In Berlin the Munich agreement was greeted with cheering in the streets. According to William Shirer, Berliners had shown considerable fear when, at the height of the Czech crisis, a motorized division swept down the Wilhelmstrasse. Now they responded with “delirious joy” at the news that Hitler had once again achieved a foreign policy victory without recourse to arms.

But not everyone was praising the Führer; on the domestic front some of his policies were beginning to occasion resentment and resistance. The Nazi regime’s accelerating efforts to “coordinate” the mainstream churches, for example, inspired opposition from certain elements within the clergy and laity.
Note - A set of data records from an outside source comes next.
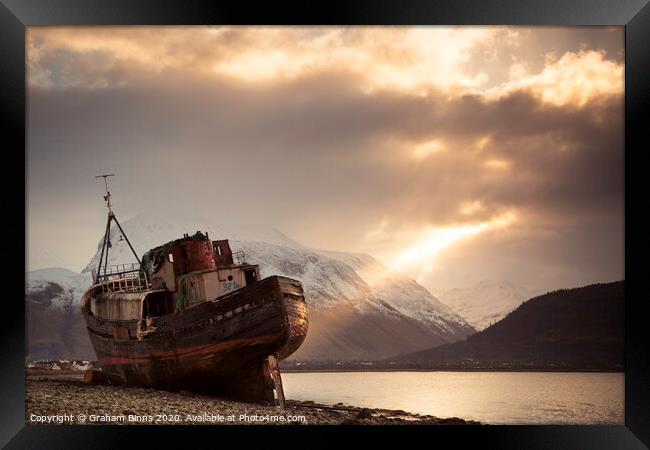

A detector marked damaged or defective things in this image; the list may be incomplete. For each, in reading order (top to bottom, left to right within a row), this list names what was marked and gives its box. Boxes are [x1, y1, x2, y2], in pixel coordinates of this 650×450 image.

rusty shipwreck [81, 176, 308, 404]
rusted hull plating [81, 276, 308, 402]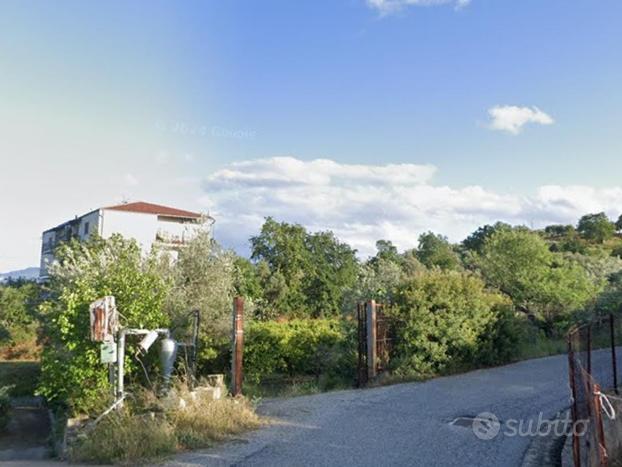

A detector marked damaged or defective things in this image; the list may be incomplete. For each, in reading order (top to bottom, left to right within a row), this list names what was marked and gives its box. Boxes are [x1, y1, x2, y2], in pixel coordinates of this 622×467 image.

rusty metal gate [358, 302, 398, 386]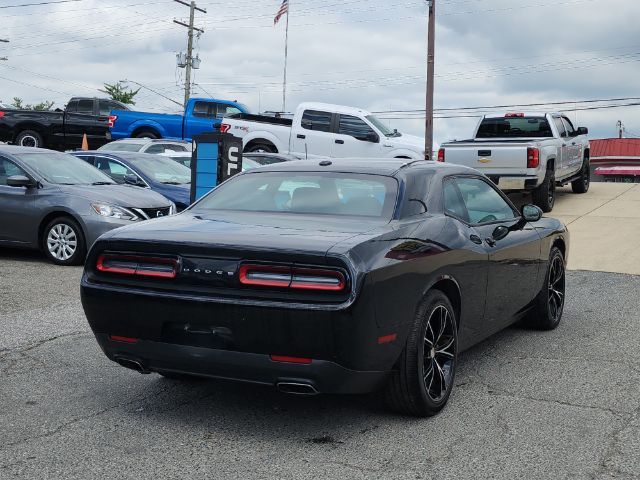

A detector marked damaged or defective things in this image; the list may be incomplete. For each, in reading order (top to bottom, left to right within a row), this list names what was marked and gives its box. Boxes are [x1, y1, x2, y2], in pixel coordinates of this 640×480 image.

cracked pavement [0, 249, 636, 478]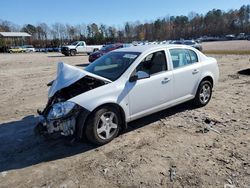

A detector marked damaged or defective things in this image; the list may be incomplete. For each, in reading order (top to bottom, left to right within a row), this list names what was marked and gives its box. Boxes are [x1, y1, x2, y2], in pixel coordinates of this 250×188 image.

crumpled hood [48, 62, 111, 97]
broken headlight [47, 102, 75, 119]
damaged front end [34, 62, 109, 137]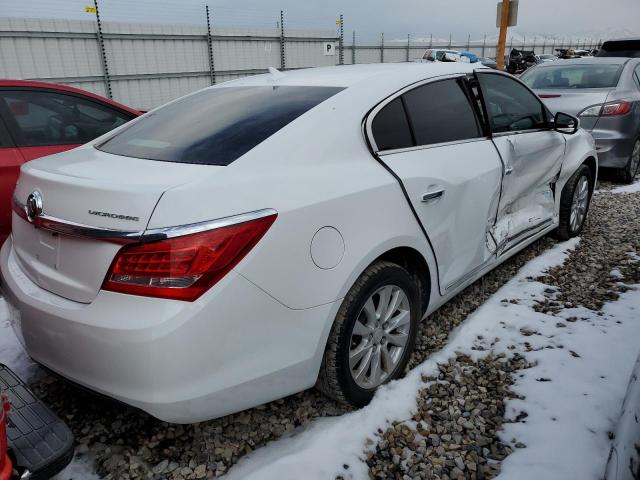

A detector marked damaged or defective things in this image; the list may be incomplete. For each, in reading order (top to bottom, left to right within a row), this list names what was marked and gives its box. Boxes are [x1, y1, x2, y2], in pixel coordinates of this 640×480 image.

cracked tail light [102, 214, 276, 300]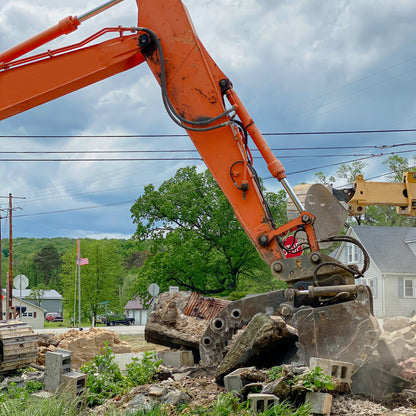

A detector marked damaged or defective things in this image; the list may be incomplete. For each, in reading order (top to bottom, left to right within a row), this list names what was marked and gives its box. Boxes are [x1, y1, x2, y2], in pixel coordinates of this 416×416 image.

rusted metal [184, 292, 231, 322]
broken concrete slab [214, 316, 300, 384]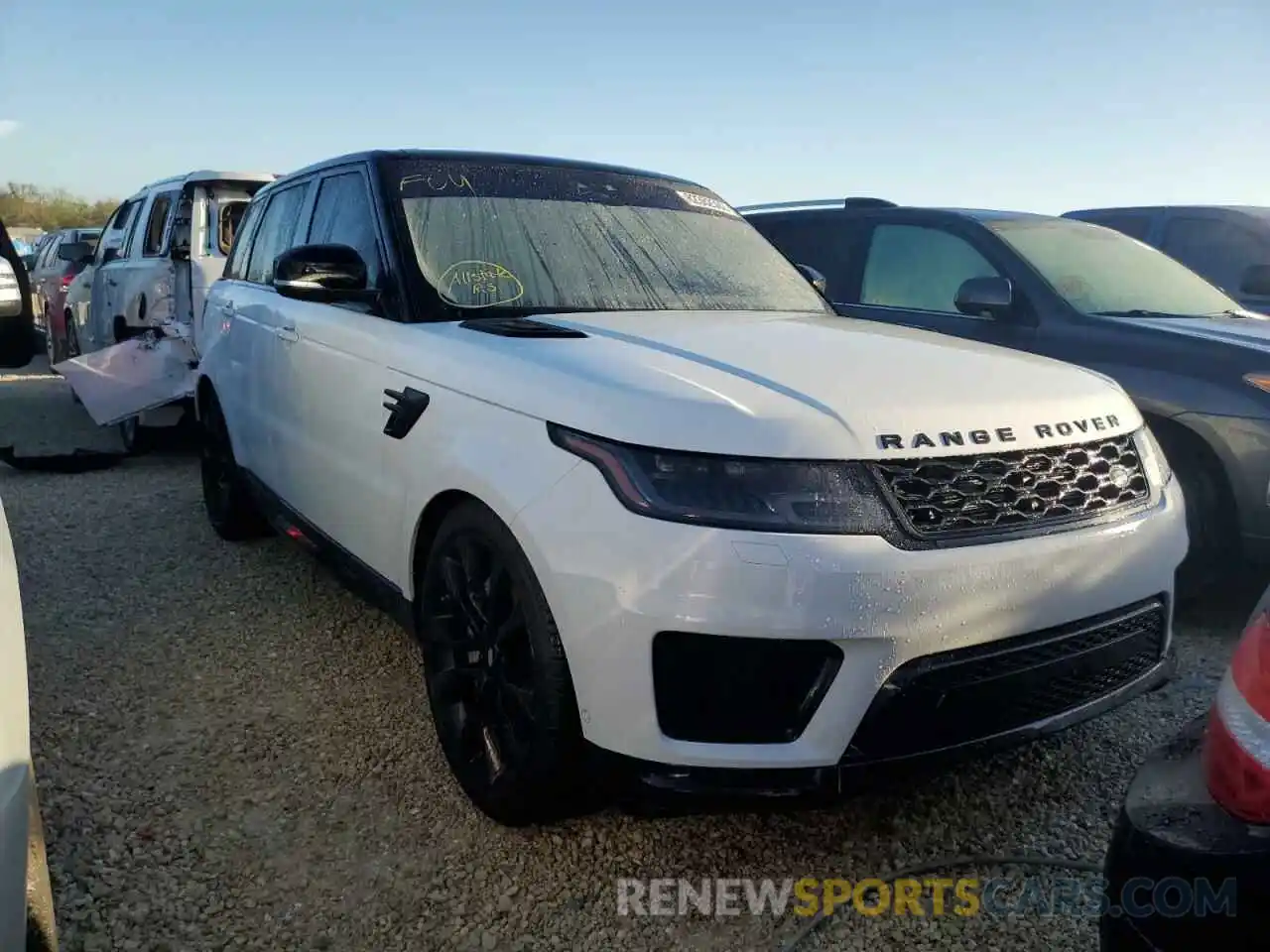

Berlin emerged as a center of religious opposition, especially from the Protestant camp.

A key figure in the Protestant opposition was Martin Niemoller, a former submarine captain who was a pastor in the Berlin district of Dahlem. Alarmed by the Nazis’ imposition of an “Aryan paragraph” on the churches, which denied membership in the Christian community to persons of Jewish or other non-Aryan backgrounds, Niemoller formed the Pfarrernotbund (Pastors’ Emergency League) to combat racism in the church. The group was careful to call itself “nonpolitical” and to insist that its agenda was purely spiritual. But when Niemoller refused to fill out a questionnaire concerning his own racial background, he was suspended from his position. In response, 600 members of his parish sent telegrams of protest to Reich Bishop Ludwig Müller, the new pro-Nazi head of the Evangelical Church. Hitler personally intervened in the affair, inviting Niemoller to a meeting with him and the church authorities. This resulted in a toe-to-toe confrontation between the pastor and the Führer. When Niemoller continued to preach against the Nazi regime despite warnings to desist, he was packed off to Sachsenhausen as a “personal prisoner of the Führer’s.”